Há sete anos, a mulher estava em um serviço memorial para esposa e marido. O homem atirou na esposa e depois em si mesmo. Eles deixaram para trás duas crianças adolescentes. Mulheres cristãs de voz suave leem orações escritas à mão; um homem de terno velho cantou um hino. Uma garota de cabelo preto-púrpura usava um colete de couro preto e uma saia de chiffon verde-clara sobre as calças roxas. Ela leu uma música de Ani DiFranco. A mãe do homem morto foi até a frente da multidão. "Obrigado", disse ela, "seu amor está me carregando." Ela fez uma pausa. “Mas alguém precisa dizer a verdade aqui. Meu filho matou a esposa. Ele se matou. Ele fez essas escolhas porque estava viciado em metanfetamina. Ele ficou limpo, mas voltou a usar a droga. Ele fez essas escolhas.
A morte revidou. Sua foice não era páreo para os movimentos do skatista e sua intenção feroz.
Algumas semanas depois, a mulher estava sentada em um auditório escuro do museu. Ela veio ao Festival de Cinema e Vídeo dos Nativos Americanos do Sudoeste para assistir a um filme: Marble Gangsta. O filme começou a rodar.
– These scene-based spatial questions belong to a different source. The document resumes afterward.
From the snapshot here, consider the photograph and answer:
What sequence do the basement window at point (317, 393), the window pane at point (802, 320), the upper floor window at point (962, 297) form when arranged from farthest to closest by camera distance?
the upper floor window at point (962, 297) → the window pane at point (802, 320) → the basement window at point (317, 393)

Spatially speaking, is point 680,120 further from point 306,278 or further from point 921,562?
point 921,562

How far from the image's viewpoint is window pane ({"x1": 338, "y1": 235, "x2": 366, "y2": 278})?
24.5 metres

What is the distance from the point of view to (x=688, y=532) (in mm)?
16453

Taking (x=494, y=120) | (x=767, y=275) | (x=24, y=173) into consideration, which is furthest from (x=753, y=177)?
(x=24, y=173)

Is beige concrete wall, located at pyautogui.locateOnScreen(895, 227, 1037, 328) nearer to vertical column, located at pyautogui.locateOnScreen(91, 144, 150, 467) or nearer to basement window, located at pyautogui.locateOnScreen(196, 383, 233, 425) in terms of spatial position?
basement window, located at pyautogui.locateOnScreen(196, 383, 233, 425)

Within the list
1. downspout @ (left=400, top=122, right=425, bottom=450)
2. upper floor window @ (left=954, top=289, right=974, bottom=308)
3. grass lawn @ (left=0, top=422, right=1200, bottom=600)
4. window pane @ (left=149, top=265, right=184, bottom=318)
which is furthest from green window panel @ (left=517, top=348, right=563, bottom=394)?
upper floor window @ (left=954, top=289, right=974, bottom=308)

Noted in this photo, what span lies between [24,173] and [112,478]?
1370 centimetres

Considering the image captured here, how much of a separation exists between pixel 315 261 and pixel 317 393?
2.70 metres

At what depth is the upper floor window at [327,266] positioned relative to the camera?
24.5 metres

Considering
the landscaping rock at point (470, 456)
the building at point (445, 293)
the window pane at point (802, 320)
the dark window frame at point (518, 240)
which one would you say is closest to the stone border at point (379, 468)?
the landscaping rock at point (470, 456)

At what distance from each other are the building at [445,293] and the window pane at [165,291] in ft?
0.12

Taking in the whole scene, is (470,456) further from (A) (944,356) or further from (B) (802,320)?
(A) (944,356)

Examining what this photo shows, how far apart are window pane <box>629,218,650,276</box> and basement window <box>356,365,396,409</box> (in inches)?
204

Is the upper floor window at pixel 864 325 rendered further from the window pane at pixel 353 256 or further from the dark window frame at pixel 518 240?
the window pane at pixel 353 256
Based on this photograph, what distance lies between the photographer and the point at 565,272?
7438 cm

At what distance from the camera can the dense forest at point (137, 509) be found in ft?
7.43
Shelby Ray *, uma ativista e roteirista de tela nativa americana de 14 anos de idade, desdobrou-se do saco de dormir, enfiou o skate e o taco de beisebol em uma mochila, vestiu uma jaqueta de camurça e patinou de manhã. Ela colidiu com um colchão colocado na calçada. Quando ela se levantou, uma figura sombria saiu de um beco. A morte sorriu para ela. Estava vestida de preto, com o rosto esquelético em chamas brancas ao sol da manhã. Shelby pegou seu taco de beisebol e bateu nele. A morte revidou. Sua foice não era páreo para os movimentos do skatista e sua intenção feroz. Ela trouxe a morte para baixo.
Quando Shelby foi buscar seu skate, a Morte (como a Morte costuma fazer) levantou-se sorrindo e se aproximou dela. Ela pulou no skate e decolou. A morte estava na bunda dela. A garota virou a cabeça e jogou algo em direção ao perseguidor. A morte tropeçou. A câmera apareceu em bolinhas de gude que brilhavam na calçada. A morte caiu. Desta vez para sempre. Shelby andava de skate pela estrada, ziguezaguejando, esculpindo a forma da Vida. As luzes voltaram a acender. A platéia rugiu. A mulher se levantou com os outros. Ela considerou que não era uma pequena coincidência que “esculpir” fosse um termo para o skate. Significa andar de skate em um longo arco curvo. Essa é a trajetória do artista, escritor, ativista teimoso. Essa é a trajetória que atormenta a morte.